(Rows of spatial question data)
★ ★ ★ ★ ★

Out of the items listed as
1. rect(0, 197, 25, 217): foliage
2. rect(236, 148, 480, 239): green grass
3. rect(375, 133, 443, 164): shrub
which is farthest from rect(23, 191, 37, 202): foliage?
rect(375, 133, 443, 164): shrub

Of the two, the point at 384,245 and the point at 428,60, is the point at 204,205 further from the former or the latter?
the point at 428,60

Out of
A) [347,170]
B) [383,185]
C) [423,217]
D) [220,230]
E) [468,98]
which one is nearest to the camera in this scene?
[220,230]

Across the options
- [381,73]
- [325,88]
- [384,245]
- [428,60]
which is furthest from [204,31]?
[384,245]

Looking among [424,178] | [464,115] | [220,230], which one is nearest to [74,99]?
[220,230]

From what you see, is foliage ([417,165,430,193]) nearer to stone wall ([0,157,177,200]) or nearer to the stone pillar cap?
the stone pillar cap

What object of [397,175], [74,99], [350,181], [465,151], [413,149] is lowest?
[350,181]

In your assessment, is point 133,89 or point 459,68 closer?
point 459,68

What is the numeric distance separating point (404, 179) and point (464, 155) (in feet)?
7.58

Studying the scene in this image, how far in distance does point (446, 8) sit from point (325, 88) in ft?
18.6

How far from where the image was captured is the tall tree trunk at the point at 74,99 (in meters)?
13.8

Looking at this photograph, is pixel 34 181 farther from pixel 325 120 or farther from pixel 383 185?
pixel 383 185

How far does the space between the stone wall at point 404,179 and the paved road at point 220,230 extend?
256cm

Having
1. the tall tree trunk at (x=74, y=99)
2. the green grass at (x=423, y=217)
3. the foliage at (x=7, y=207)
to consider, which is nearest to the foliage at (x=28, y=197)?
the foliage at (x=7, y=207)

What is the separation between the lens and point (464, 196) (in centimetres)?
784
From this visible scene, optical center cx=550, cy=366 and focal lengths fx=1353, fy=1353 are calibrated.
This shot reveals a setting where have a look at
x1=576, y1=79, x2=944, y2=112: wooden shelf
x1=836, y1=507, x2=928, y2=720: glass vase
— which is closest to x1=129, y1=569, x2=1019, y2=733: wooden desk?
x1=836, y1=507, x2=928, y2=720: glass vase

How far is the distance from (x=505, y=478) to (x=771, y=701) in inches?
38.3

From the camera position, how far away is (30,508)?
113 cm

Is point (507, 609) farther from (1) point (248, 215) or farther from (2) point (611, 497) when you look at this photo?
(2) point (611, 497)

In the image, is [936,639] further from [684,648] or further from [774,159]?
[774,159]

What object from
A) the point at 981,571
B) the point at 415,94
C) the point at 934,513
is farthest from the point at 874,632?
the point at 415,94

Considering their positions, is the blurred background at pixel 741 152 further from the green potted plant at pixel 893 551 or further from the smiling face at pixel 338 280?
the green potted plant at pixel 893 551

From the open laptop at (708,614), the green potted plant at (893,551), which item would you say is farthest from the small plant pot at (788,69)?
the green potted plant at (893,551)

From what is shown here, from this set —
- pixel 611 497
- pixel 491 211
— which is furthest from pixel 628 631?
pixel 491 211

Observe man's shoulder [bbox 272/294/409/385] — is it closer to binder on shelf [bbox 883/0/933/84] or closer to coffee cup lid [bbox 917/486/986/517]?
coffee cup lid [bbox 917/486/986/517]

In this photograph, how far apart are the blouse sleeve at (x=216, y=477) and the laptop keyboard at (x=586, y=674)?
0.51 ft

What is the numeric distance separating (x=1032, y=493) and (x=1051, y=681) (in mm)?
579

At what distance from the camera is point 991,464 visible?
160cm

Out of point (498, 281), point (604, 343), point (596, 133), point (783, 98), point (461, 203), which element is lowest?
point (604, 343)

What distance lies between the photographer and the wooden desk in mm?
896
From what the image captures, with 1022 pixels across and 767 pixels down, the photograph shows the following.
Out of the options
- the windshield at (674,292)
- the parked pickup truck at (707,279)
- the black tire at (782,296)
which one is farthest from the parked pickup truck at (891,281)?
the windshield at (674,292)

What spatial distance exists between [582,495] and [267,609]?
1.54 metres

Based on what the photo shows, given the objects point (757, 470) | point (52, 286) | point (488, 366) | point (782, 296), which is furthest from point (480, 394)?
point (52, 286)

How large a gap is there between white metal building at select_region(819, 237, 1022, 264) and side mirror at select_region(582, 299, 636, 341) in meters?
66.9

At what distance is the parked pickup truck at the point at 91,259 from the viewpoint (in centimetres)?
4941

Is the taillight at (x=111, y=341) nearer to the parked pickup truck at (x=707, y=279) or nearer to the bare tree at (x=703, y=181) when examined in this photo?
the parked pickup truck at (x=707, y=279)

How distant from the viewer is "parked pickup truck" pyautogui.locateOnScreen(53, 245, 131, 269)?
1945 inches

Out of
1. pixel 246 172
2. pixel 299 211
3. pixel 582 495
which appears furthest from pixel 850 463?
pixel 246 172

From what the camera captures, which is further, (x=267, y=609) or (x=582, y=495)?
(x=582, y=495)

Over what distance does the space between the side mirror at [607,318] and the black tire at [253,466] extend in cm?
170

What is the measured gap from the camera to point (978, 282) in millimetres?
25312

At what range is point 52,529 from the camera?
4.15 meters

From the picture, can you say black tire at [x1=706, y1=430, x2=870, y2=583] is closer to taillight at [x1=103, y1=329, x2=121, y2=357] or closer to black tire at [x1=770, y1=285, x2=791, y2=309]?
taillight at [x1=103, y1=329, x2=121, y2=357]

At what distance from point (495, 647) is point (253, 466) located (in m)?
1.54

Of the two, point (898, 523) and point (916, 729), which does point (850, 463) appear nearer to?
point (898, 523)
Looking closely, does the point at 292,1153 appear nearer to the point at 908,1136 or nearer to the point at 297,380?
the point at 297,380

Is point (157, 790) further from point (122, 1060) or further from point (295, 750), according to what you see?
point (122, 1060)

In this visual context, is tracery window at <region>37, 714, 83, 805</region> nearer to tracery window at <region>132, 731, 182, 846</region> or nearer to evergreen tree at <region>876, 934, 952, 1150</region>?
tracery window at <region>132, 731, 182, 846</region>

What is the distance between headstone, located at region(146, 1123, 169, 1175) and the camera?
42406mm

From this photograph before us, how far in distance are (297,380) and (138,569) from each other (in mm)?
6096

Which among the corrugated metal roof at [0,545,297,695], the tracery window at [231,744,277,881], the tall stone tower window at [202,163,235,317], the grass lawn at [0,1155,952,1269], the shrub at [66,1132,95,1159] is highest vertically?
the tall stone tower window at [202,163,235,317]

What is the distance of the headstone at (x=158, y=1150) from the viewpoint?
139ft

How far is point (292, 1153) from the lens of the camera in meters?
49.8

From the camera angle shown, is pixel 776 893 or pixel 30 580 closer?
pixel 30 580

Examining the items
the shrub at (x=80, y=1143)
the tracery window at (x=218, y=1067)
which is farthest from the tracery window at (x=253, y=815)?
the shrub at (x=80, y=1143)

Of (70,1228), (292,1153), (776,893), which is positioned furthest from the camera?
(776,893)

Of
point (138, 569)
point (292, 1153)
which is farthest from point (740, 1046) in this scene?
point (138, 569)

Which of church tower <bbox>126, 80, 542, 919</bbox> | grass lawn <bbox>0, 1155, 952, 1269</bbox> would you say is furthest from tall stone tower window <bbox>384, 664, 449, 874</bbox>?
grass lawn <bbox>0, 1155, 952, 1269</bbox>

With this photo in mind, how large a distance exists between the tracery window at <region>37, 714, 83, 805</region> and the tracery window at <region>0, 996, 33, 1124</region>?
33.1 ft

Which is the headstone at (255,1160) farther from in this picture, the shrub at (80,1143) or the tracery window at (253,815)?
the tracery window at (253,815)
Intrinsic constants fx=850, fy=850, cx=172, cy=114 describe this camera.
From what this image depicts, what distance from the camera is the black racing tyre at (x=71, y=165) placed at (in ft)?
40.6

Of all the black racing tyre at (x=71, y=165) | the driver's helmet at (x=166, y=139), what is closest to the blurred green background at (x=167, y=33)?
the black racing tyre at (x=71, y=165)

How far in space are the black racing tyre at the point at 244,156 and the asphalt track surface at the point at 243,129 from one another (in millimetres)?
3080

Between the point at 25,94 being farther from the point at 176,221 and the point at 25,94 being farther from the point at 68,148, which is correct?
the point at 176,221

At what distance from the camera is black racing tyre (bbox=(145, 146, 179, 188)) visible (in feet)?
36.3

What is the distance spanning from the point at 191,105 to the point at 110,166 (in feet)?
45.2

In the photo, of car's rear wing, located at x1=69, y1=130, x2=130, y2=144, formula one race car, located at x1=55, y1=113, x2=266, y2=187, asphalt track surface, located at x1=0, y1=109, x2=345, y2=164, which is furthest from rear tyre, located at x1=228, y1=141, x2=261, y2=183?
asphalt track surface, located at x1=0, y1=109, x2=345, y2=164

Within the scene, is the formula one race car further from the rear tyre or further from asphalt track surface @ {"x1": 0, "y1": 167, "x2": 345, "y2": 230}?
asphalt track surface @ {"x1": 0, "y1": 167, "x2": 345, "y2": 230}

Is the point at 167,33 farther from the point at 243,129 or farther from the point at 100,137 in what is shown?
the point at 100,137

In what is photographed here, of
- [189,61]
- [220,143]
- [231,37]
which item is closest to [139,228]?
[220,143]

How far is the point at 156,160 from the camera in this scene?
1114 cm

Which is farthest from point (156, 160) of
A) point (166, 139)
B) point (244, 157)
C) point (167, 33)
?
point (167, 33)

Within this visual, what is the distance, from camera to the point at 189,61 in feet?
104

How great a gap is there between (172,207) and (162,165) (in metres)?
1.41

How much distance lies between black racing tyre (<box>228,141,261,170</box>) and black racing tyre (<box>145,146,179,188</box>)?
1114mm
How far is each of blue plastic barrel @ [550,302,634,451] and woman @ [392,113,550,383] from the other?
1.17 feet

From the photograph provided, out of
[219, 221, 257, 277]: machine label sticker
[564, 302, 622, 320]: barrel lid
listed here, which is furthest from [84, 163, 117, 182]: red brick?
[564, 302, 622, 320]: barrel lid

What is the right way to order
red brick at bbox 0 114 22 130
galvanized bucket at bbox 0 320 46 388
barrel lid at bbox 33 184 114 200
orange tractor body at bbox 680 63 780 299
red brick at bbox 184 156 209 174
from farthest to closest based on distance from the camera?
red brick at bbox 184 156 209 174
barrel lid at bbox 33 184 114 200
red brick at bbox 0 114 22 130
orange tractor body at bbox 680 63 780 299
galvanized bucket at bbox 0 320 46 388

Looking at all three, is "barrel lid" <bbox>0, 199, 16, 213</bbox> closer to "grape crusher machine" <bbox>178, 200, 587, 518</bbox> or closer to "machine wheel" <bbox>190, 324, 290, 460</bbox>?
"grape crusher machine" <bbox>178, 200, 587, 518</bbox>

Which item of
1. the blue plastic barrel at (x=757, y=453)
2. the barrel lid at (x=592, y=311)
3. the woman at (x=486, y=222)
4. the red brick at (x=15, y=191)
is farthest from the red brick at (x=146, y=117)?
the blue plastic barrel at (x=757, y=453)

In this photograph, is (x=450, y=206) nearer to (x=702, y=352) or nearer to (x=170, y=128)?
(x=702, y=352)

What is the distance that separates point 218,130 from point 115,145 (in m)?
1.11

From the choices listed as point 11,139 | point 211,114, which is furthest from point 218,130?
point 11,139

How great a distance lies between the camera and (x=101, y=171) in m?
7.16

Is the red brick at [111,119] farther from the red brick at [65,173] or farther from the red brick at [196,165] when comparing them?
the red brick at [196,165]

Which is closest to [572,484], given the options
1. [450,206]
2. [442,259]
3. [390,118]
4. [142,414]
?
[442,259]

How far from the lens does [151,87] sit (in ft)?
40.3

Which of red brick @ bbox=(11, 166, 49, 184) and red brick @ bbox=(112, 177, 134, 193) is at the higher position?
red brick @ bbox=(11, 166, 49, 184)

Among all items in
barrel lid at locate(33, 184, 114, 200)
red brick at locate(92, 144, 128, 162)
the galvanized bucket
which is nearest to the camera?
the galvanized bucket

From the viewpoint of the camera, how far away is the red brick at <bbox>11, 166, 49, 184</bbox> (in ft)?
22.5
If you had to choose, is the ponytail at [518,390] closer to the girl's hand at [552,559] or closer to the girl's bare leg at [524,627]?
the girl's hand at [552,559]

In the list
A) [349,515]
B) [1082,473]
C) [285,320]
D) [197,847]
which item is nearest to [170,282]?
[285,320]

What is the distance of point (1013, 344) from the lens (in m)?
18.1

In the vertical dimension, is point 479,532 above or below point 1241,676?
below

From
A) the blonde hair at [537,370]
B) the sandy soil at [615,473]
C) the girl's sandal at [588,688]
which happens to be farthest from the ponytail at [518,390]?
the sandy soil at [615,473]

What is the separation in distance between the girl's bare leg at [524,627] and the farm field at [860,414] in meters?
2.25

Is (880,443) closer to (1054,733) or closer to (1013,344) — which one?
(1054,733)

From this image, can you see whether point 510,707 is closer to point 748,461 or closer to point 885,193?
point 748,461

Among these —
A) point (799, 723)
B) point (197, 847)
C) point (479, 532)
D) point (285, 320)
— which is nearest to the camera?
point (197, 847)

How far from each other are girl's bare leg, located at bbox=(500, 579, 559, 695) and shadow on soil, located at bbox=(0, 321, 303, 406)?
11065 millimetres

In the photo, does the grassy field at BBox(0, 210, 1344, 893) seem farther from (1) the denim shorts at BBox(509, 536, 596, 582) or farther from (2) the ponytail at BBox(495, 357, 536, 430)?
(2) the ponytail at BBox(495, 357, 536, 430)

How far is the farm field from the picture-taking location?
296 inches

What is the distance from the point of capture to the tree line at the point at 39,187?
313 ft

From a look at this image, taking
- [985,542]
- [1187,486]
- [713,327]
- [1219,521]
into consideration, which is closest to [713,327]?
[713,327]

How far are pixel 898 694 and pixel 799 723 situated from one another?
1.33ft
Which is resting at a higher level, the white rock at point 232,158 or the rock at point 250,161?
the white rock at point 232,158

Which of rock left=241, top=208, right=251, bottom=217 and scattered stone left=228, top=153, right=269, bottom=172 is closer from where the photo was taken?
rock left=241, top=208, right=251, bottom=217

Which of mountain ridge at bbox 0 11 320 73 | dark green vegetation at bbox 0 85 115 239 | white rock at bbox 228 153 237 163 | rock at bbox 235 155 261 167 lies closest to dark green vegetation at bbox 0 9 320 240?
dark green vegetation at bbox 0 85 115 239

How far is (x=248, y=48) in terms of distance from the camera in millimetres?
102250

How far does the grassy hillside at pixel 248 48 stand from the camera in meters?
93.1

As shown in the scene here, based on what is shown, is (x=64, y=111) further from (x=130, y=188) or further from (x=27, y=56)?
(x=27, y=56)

★ ★ ★ ★ ★

WORK REQUIRED :: Give back exactly the lines from the line containing "How far is the farm" to the end of the entries, and no other lines.

ANSWER TO THE EXERCISE ::
How far is the farm field from the picture-taking location?
296 inches

What is the distance from the point of capture to the tree line at the point at 39,187?
313 ft

From a look at this image, taking
- [985,542]
- [1187,486]
- [713,327]
- [1219,521]
into consideration, which is closest to [713,327]?
[713,327]

How far are pixel 898 694 and pixel 799 723 situated from one another?
1.33ft
Which is resting at a higher level, the white rock at point 232,158 or the rock at point 250,161?
the white rock at point 232,158

Which of rock left=241, top=208, right=251, bottom=217 and scattered stone left=228, top=153, right=269, bottom=172 is closer from where the photo was taken?
rock left=241, top=208, right=251, bottom=217

Which of mountain ridge at bbox 0 11 320 73 | dark green vegetation at bbox 0 85 115 239 | white rock at bbox 228 153 237 163 | rock at bbox 235 155 261 167 lies closest to dark green vegetation at bbox 0 9 320 240?
dark green vegetation at bbox 0 85 115 239

How far is (x=248, y=48) in terms of distance from the camera in millimetres?
102250

How far does the grassy hillside at pixel 248 48 stand from the camera in meters?
93.1

As shown in the scene here, based on what is shown, is (x=64, y=111) further from (x=130, y=188) or further from (x=27, y=56)?
(x=27, y=56)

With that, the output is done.